Canyon and River

When and How to Use External Rewards

When and How to Use External Rewards

Posted on June 14, 2018 by Jonathan Mills

Knowing how to motivate employees is critical. Using an inappropriate method or the right method at the wrong time can yield poor results, no results, or negative results. In the worst cases, failure to properly motivate can demoralize your employees and reduce employee retention. However, with a little knowledge and forethought, your motivation practices can become a competitive edge that maximizes employee retention and brands you as a great place to work.

External Rewards (“Type X” Motivation)

Organizations often use simple external reward programs (or punishments) when they need to motivate employees. Gifts, restaurant cards, and recognition plaques serve as accessible examples for this approach. They tend to be relatively low cost, too, which only makes them more attractive. Employees under offered these rewards are filled with a temporary burst of energy that drives them toward a narrow goal, but a strategic perspective reveals some serious flaws:

  1. They are exceptions-based, leaving most employees unmotivated and discouraged
  2. The motivation is short-term and minimally productive
  3. The program’s effect can be different from its goal
  4. Employees tend to form dependencies, leading to poor performance after the program ends
  5. Reward programs can lead to risks like unethical behavior, cutting corners, and missed opportunities or alternatives

Despite these potential risks there is a time and place for rewards. You need to know when and how to use them to avoid missing opportunities to combat discouragement, create engagement, and maximize employee retention. Here is a diagram that will help you determine when and how reward programs are appropriate.

When and How to Use External Rewards

Intrinsic Motivation (“Type I” Motivation)

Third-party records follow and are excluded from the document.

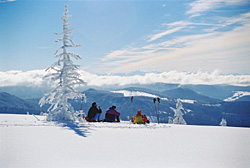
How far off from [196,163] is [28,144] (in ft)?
17.9

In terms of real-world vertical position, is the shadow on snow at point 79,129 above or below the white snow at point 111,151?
above

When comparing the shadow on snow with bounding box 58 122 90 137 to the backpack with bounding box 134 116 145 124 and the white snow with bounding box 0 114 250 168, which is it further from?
the backpack with bounding box 134 116 145 124

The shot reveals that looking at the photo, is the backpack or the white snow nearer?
the white snow

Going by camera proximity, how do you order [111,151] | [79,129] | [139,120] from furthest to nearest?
[139,120] → [79,129] → [111,151]

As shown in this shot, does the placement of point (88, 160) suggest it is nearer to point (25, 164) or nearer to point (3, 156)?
point (25, 164)

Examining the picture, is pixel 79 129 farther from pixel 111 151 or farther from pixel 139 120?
pixel 139 120

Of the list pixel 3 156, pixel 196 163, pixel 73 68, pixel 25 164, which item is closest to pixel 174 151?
pixel 196 163

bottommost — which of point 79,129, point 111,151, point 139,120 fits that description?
point 111,151

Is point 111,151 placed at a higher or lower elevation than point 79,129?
lower

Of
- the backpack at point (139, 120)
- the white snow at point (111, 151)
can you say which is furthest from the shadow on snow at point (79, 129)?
the backpack at point (139, 120)

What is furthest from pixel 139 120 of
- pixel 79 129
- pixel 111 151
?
pixel 111 151

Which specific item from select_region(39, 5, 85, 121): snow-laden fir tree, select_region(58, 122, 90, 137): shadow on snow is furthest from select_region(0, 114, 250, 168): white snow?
A: select_region(39, 5, 85, 121): snow-laden fir tree

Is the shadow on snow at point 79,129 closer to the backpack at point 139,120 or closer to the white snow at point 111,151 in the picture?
the white snow at point 111,151

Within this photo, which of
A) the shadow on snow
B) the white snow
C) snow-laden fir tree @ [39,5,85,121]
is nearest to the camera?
the white snow
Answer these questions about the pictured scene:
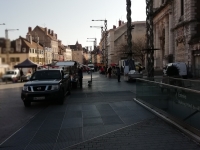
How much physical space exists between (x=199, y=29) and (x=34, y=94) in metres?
26.9

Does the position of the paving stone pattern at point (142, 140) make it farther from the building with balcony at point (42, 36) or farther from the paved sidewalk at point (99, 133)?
the building with balcony at point (42, 36)

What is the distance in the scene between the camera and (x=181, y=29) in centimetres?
3703

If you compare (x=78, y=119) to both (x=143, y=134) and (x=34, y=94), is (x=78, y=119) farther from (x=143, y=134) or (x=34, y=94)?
(x=34, y=94)

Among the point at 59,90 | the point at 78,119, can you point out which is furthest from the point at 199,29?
the point at 78,119

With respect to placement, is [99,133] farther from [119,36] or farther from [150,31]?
[119,36]

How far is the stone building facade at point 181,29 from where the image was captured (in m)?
33.0

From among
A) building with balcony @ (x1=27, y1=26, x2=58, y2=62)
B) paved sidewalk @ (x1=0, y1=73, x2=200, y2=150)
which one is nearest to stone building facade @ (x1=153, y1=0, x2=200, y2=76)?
paved sidewalk @ (x1=0, y1=73, x2=200, y2=150)

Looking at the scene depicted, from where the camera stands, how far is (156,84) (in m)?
9.22

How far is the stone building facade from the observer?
33.0 metres

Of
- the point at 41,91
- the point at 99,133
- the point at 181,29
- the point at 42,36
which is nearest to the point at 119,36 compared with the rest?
the point at 181,29

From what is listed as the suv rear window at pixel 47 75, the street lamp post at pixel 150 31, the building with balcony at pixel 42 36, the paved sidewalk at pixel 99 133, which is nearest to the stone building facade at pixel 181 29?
the street lamp post at pixel 150 31

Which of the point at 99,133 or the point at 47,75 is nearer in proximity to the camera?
the point at 99,133

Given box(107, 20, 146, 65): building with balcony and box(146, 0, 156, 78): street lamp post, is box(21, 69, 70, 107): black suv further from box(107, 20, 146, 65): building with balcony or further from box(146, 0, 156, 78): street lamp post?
box(107, 20, 146, 65): building with balcony

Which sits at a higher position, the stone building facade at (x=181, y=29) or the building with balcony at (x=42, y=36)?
the stone building facade at (x=181, y=29)
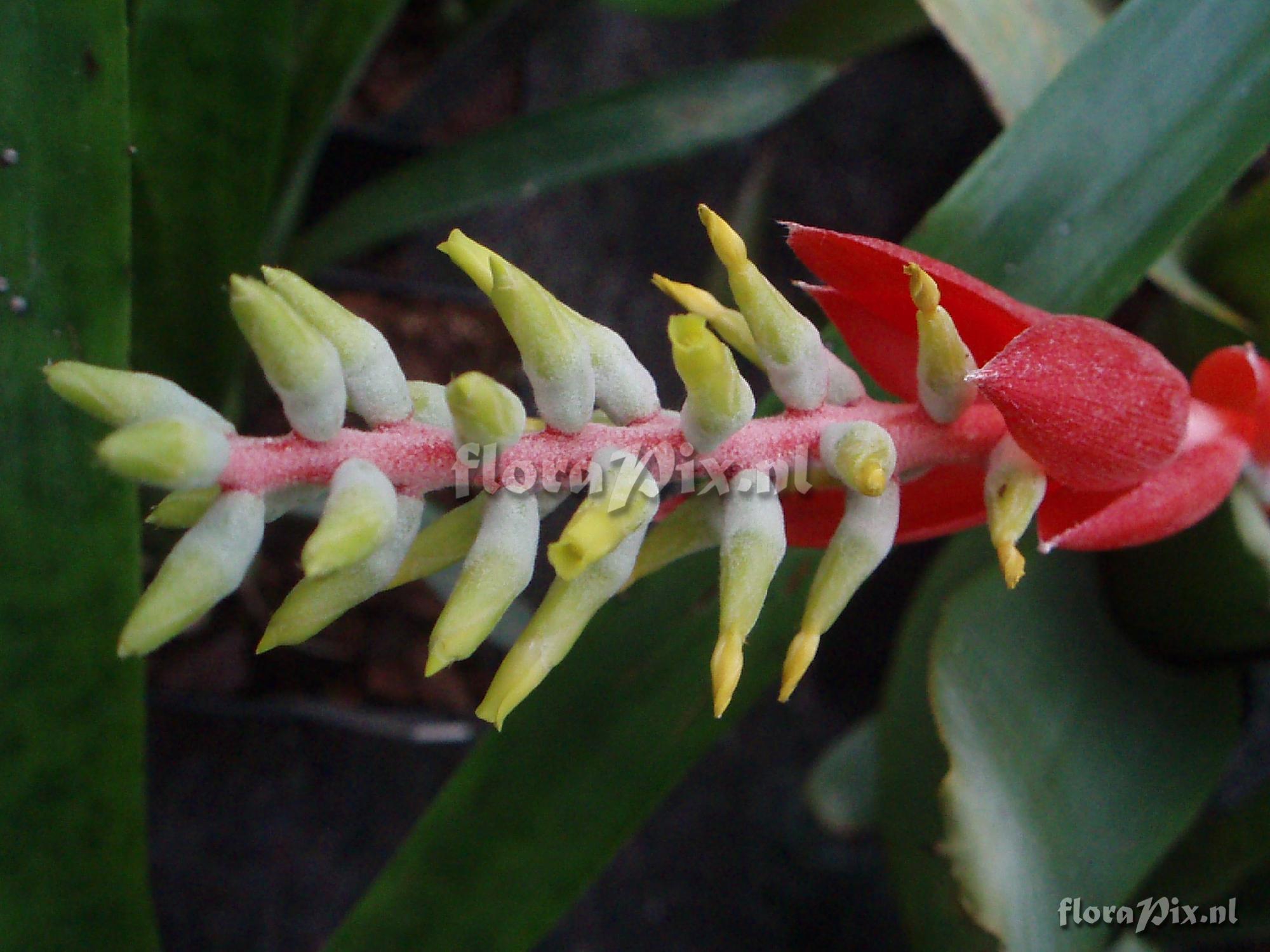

Type I is a system where motivation comes from employees themselves. Instead of depending on rewards, they learn to be driven by personal enjoyment, ambition, well-being, challenge, community, and other internal motivations. Type I succeeds where Type X (external motivation) can’t, creating broadly-felt, long-term motivation. As an employer, your role is to foster an environment where this is not only unrestricted but encouraged. There are three tenants that will help you do so: autonomy, mastery, and purpose. Learn more here.

But how do you move from Type X to Type I? Here are some practical things you can do to change.

  1. Shout-Outs and Storytelling: Encourage employees to write down their experiences at work and send positive encouragement to coworkers. This is a great transitional reward system. It provides a small-scale, unexpected external reward with substantive intrinsic benefit. That will help employees mentally transition from external to internal rewards.
  2. Relationship Building: Taking occasional time from the workday for social experiences is an external reward with real internal benefit. Consider giving teams discretionary funds for meals or coffee. Encourage them to go out for lunch after completing a difficult project, or to grab coffee while brainstorming. Employees will feel more appreciated and free without waiting for recognition. It also allows them to practice autonomy without feeling guilty for doing so.
  3. Purpose Driven Tasks: Describe how each of your various activities aligns with a more profound purpose. This ideally points to your corporate values, but can also align with something more unique to your current goals. This helps increase and maintain your employee’s sense of purpose.
  4. Skill Growth and Community Opportunities: Create ways to connect your employees with training opportunities and skilled communities of professionals—send them an article, invite speakers, do research on trending technology, etc. Doing the footwork (which is often free) removes a barrier for your employees, making access to new information and methods easier. This goes a long way toward fostering mastery.
  5. Minimal Management: Engaged employees need little management. Reduce micro-management and control over employees, instead opting for a flatter organization. Identify the minimal management practices needed to maintain operations, while at the same time increasing employee self-direction. Emphasize that employees can be self-directed and autonomous.

Pivot the way you think about motivating employees, seeing it on a spectrum between external and internal rewards. Knowing that there is a time and a place for external rewards, realize that the vast majority of employee motivation should come from employees themselves. Your responsibility is to foster that motivation through autonomy, mastery, and purpose. You will see your employee retention increase, employment brand improve, productivity improve, and opportunities found. Don’t underestimate the power of intrinsic motivation.